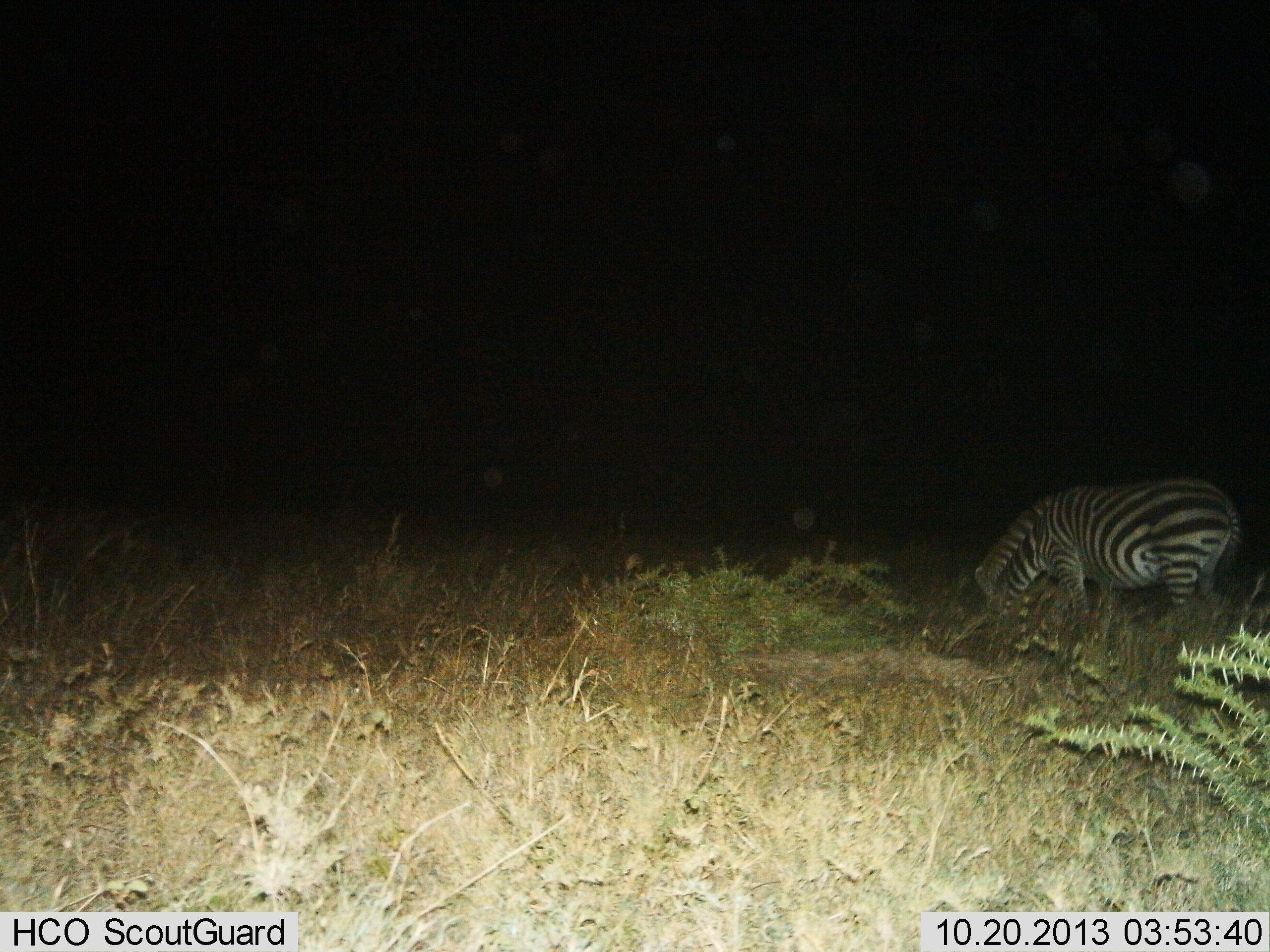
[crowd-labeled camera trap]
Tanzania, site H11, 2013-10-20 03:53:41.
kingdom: Animalia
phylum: Chordata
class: Mammalia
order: Perissodactyla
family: Equidae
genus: Equus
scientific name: Equus quagga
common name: plains zebra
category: zebra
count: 1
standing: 40%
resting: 0%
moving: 0%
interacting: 0%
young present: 0%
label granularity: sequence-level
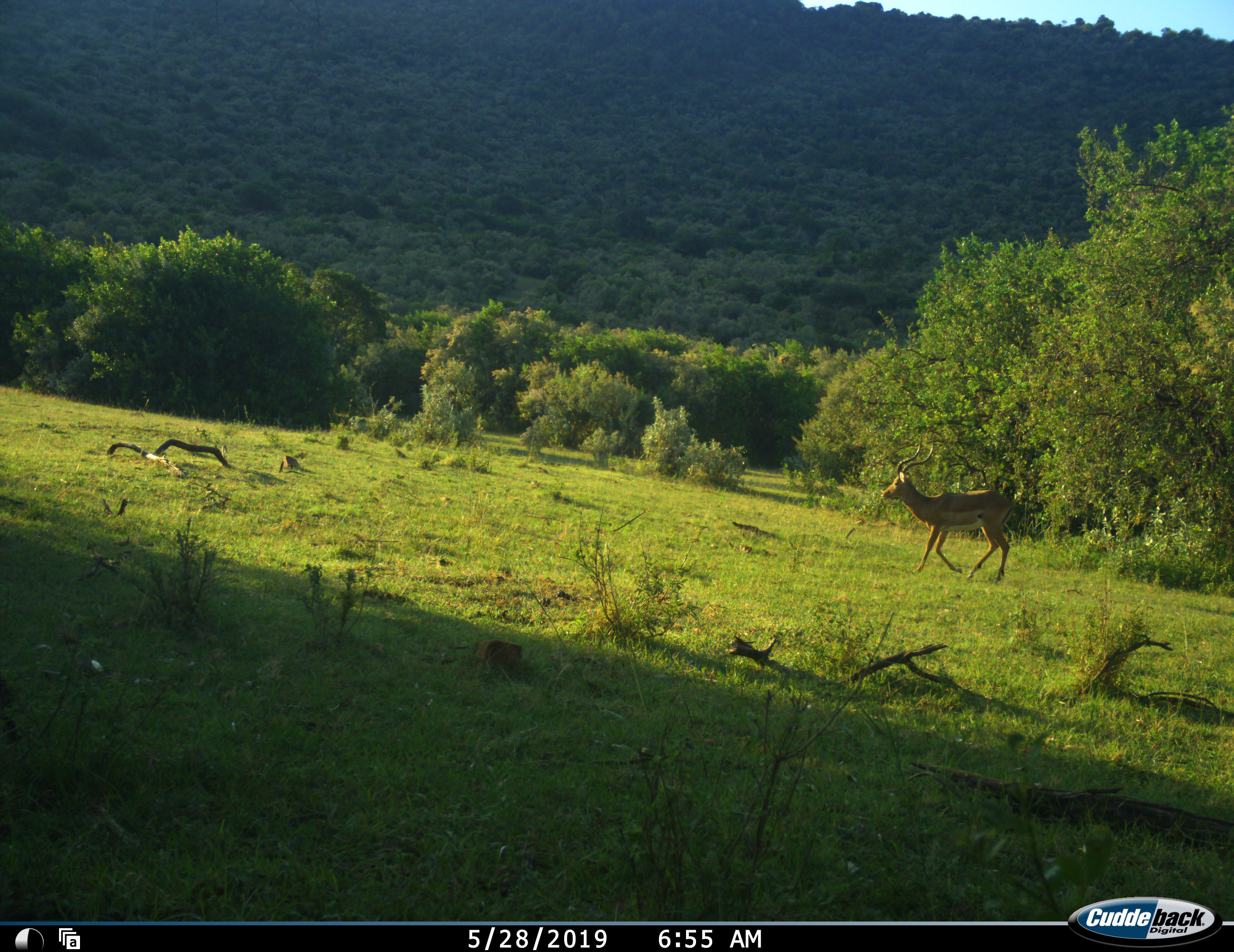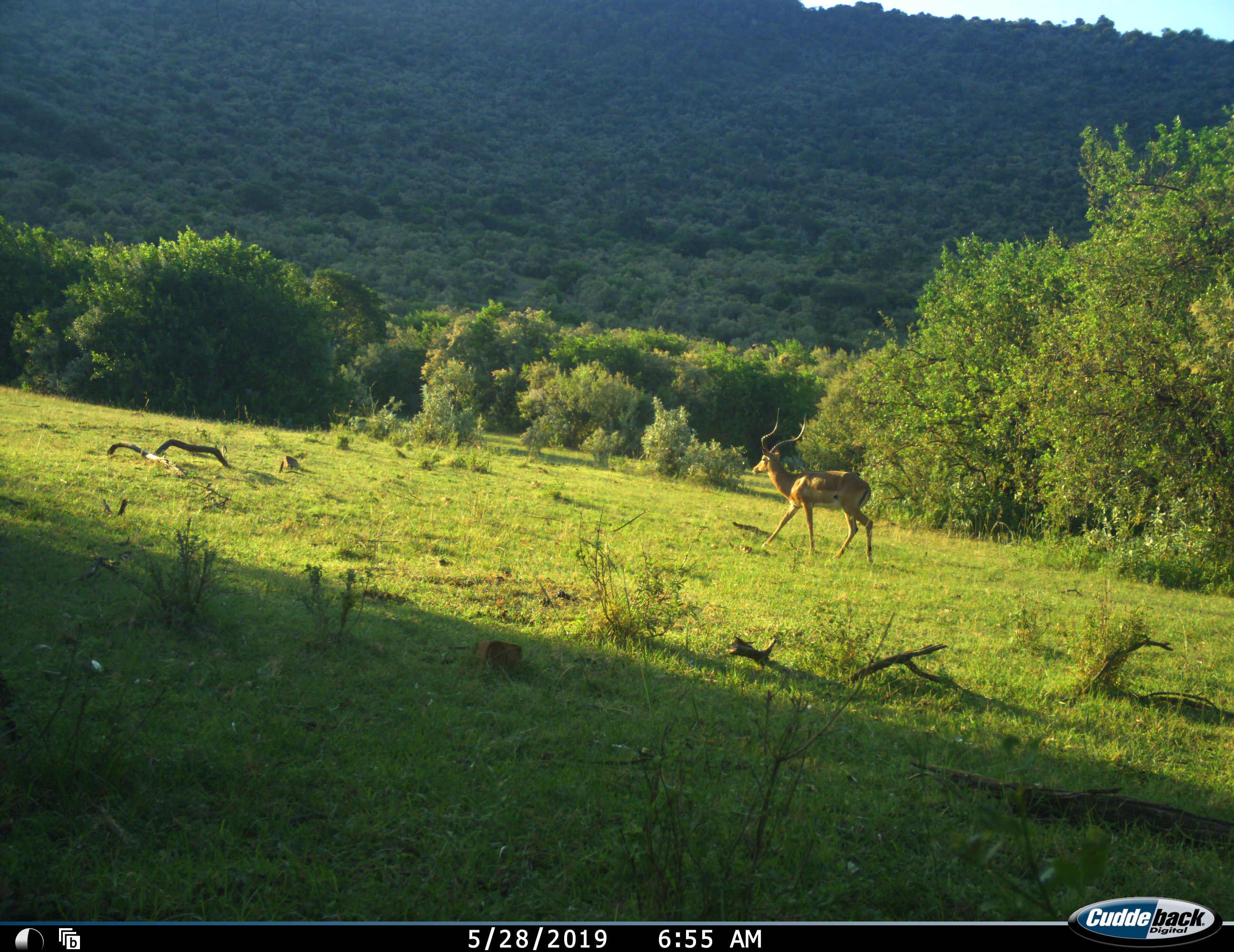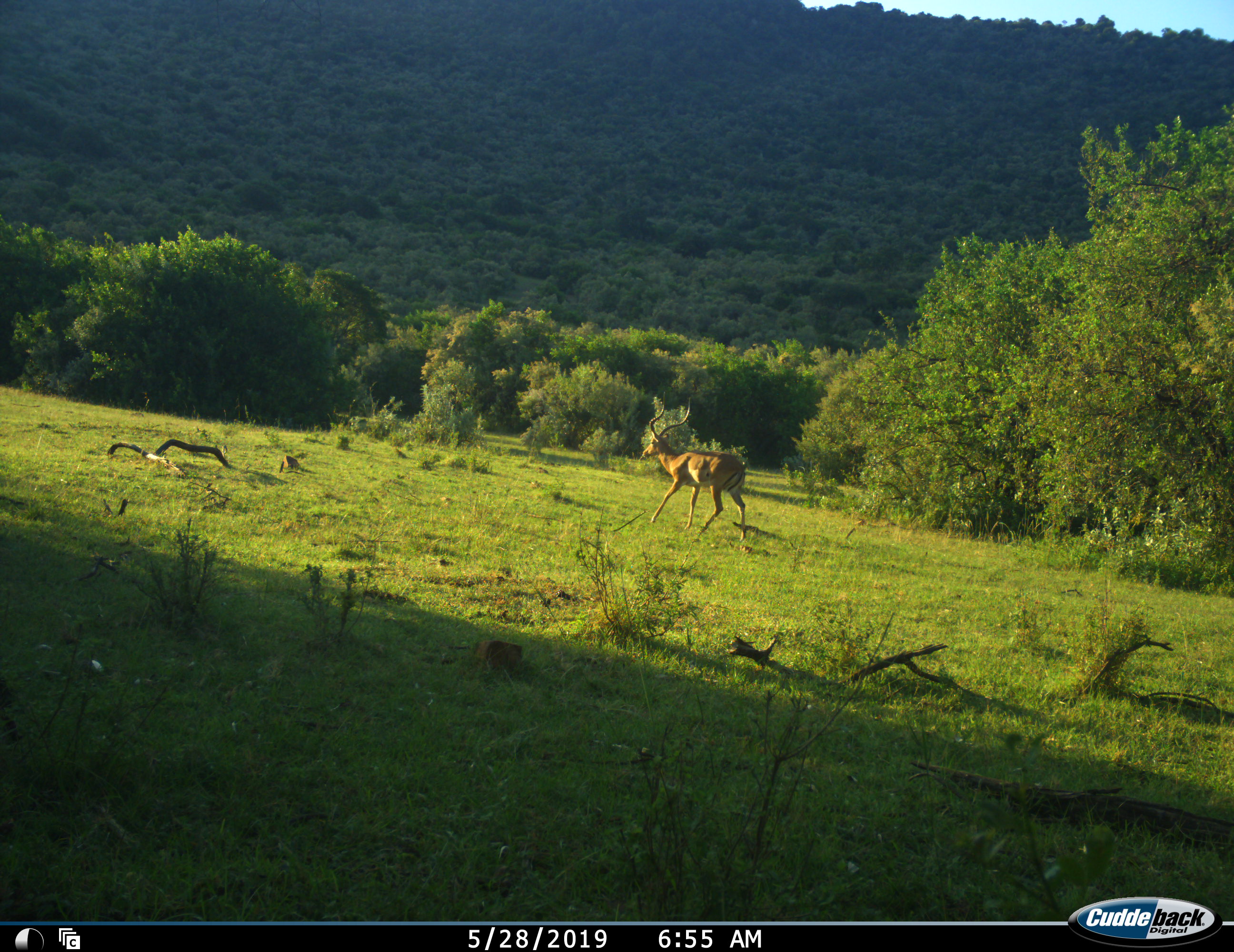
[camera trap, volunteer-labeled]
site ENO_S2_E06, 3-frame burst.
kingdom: Animalia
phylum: Chordata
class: Mammalia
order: Artiodactyla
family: Bovidae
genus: Aepyceros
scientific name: Aepyceros melampus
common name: impala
Impala (Aepyceros melampus), count 1. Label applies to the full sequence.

──────────

Each record must be quoted in full and exactly. Do not include the pictures.

[crowd-labeled camera trap]
Tanzania, site H11, 2013-10-20 03:53:41.
kingdom: Animalia
phylum: Chordata
class: Mammalia
order: Perissodactyla
family: Equidae
genus: Equus
scientific name: Equus quagga
common name: plains zebra
category: zebra
count: 1
standing: 40%
resting: 0%
moving: 0%
interacting: 0%
young present: 0%
label granularity: sequence-level
[camera trap, volunteer-labeled]
site ENO_S2_E06, 3-frame burst.
kingdom: Animalia
phylum: Chordata
class: Mammalia
order: Artiodactyla
family: Bovidae
genus: Aepyceros
scientific name: Aepyceros melampus
common name: impala
Impala (Aepyceros melampus), count 1. Label applies to the full sequence.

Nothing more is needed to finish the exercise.